Touched by the Sun: My Friendship With Jackie
Page 7
You are the quiet soldier, trained that way, or cold. No dancing tonight. Only coolness of fakery. Forty-nine degrees. Your passion is for something else. How could you anyway have passion for something so barely at a simmer, already cooked and waiting on the stove for hours?
“Jim is not for you, Carly. He’s got to get a life,” Jackie told me. “He’s handsome and charming and yes, he can talk to Mike and he can be a comfortable best friend in your circle, but if he doesn’t get a job, you’ll end up despising him!”
Meanwhile, my mother complained about his grammar. “He speaks like a gangster.” I corrected her: “No, Mother, that’s the way they talk in the seminary.”
Jim believed he didn’t have to exist in the material world, that love could be completely spiritual. I let him believe I agreed with him, when the truth was that I secretly also craved cars and emeralds! For his fortieth birthday, I surprised Jim with a Mazda RX7 convertible. Was I showing him by example what I wanted him to do for me? Whenever Jim brought home a trinket for me—a little thrift-shop cross, for instance—I gave him the most gripping, exhaustive hug possible. Jim, how could you have brought me such a beautiful piece of jewelry? I would say, aware of how over-the-top I sounded. No doubt I would have praised to high heaven a shredded triangle of napkin from the roadside restaurant where Jim had eaten lunch that day.
◆ ◆ ◆ ◆ ◆ ◆ ◆
=== GIVEN TASK ===
Answer these from the passage about Jim.
(a) According to Jackie, how would Carly end up feeling about Jim if he doesn't get a job?
(b) What did Carly's mother complain about?
(c) What did Carly give Jim for his fortieth birthday?
◆ ◆ ◆ ◆ ◆ ◆ ◆
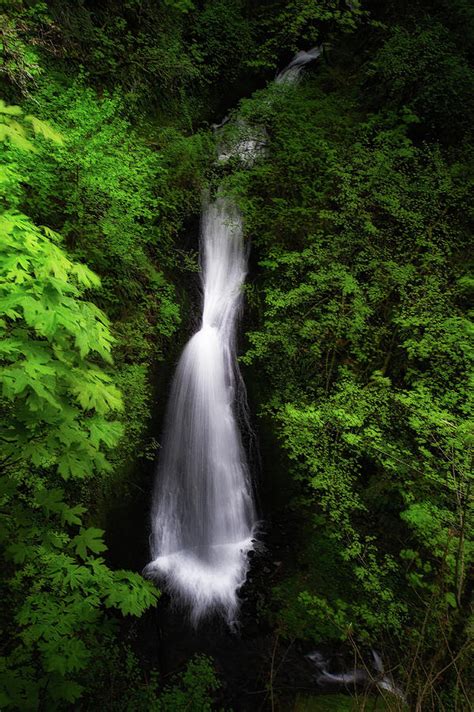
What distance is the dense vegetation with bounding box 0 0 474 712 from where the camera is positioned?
7.75ft

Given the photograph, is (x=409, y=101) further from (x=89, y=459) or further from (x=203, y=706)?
(x=203, y=706)

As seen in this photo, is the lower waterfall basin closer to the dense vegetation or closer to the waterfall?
the waterfall

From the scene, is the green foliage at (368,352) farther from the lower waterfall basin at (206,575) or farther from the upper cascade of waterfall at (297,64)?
the upper cascade of waterfall at (297,64)

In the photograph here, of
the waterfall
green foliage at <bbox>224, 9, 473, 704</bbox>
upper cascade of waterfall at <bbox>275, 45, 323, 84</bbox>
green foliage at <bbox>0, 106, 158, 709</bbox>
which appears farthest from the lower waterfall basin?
upper cascade of waterfall at <bbox>275, 45, 323, 84</bbox>

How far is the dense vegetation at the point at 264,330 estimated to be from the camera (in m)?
2.36

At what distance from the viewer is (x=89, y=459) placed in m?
2.35

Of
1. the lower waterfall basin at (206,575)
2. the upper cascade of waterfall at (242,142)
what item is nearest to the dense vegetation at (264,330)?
the upper cascade of waterfall at (242,142)

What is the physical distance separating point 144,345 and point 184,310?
160cm

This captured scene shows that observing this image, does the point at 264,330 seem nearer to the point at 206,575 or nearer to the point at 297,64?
the point at 206,575

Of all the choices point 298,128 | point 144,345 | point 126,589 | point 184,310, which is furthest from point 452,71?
point 126,589

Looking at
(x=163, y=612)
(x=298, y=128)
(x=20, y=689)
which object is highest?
(x=298, y=128)

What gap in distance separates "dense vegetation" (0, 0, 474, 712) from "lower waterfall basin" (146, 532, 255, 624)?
Result: 686 millimetres

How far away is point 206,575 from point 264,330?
16.3 feet

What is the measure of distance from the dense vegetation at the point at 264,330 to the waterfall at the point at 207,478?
0.54m
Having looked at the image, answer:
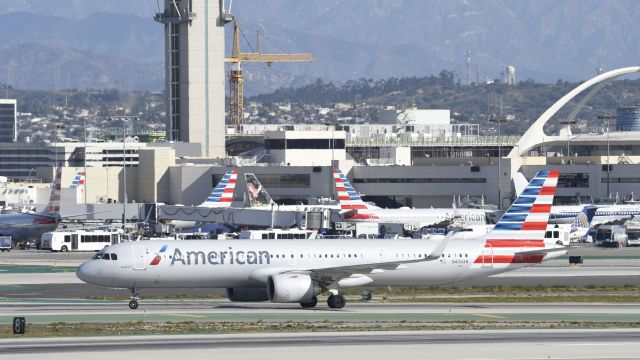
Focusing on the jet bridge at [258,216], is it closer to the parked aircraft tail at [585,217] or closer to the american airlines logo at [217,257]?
◆ ◆ ◆ ◆ ◆ ◆ ◆
=== FINAL ANSWER ===
(a) She would end up despising him.
(b) His grammar; she said he spoke like a gangster.
(c) A Mazda RX7 convertible.